-------- EXTRACT

Re: [css-grid] Could a simpler subgrid lead to more implementer interest?

On 01/20/2016 03:21 PM, Francois Remy wrote:
>
> 1.Since subgrids can contain subgrids, technically it is possible
> to have to align on the main grid all descendants of the grid
> container through nested subgrids
>
> 2.Each subgrid layer can have its own padding and margin, so you
> have to keep track of possibly a high amount of information to
> layout correctly the descendants in the main grid

I think these two are critical features for subgrids.

> 3. Worse, when mistakes happen and subgrids have to resort to an
> implicit grid, they can potentially imbalance the whole main grid
> stack, and create completely buggy layouts, since there are no
> strong boundaries on the edges of the subgrid. Technically, I am
> pretty sure a subgrid item can even force to create an implicit
> grid track on the main grid.
> ...
> Firstly, dealing with the implicit grid in subgrids is a pain,

I'm not sure why this is a problem, given any grid item can cause
the creation of implicit lines in the grid. But I don't much care
about this functionality...

> Secondly, the layout of subgrids cannot be done, even partially,
> in parallel with the main grid, since the tracks have no inner
> definition on the subgrid, which means the entire layout has to
> be defined on the parent grid, that’s awful if you have more
> than one possible item variant.

----------------
-------- COLLECTED MATERIAL

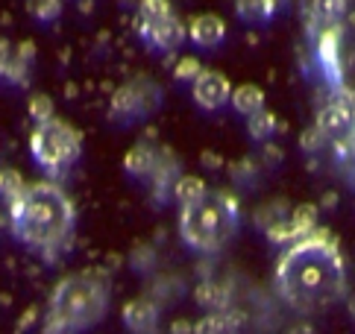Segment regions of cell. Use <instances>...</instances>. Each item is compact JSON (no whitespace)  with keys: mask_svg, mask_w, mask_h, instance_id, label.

----------------

TASK SET:
1. In the subgrid post, give the passage starting at "I think these" and ending at "the main grid." again, swapping "buggy layouts" for "broken layouts".
2. According to the subgrid post, what can each subgrid layer have of its own?
3. Why does the subgrid post say the layout of subgrids cannot be done in parallel with the main grid, even partially?

SOLUTIONS TO THE TASKS:
1.
I think these two are critical features for subgrids.

> 3. Worse, when mistakes happen and subgrids have to resort to an
> implicit grid, they can potentially imbalance the whole main grid
> stack, and create completely broken layouts, since there are no
> strong boundaries on the edges of the subgrid. Technically, I am
> pretty sure a subgrid item can even force to create an implicit
> grid track on the main grid.

2. Its own padding and margin.

3. The tracks have no inner definition on the subgrid. So the entire layout has to be defined on the parent grid.